>> START Data provided
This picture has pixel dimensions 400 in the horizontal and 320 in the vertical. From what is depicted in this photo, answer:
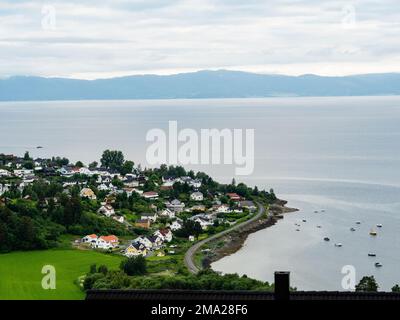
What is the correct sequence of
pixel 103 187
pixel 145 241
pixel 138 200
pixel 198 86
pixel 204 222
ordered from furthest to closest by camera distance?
pixel 198 86 < pixel 103 187 < pixel 138 200 < pixel 204 222 < pixel 145 241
>> END Data provided
(Problem) Reproduce the entries above word for word, omitting the pictures.

(Response to the task)
This picture has pixel dimensions 400 in the horizontal and 320 in the vertical. From what is depicted in this photo, answer:
What is the correct sequence of
pixel 103 187
pixel 145 241
pixel 138 200
pixel 198 86
pixel 204 222
ordered from furthest to closest by camera distance?
pixel 198 86 < pixel 103 187 < pixel 138 200 < pixel 204 222 < pixel 145 241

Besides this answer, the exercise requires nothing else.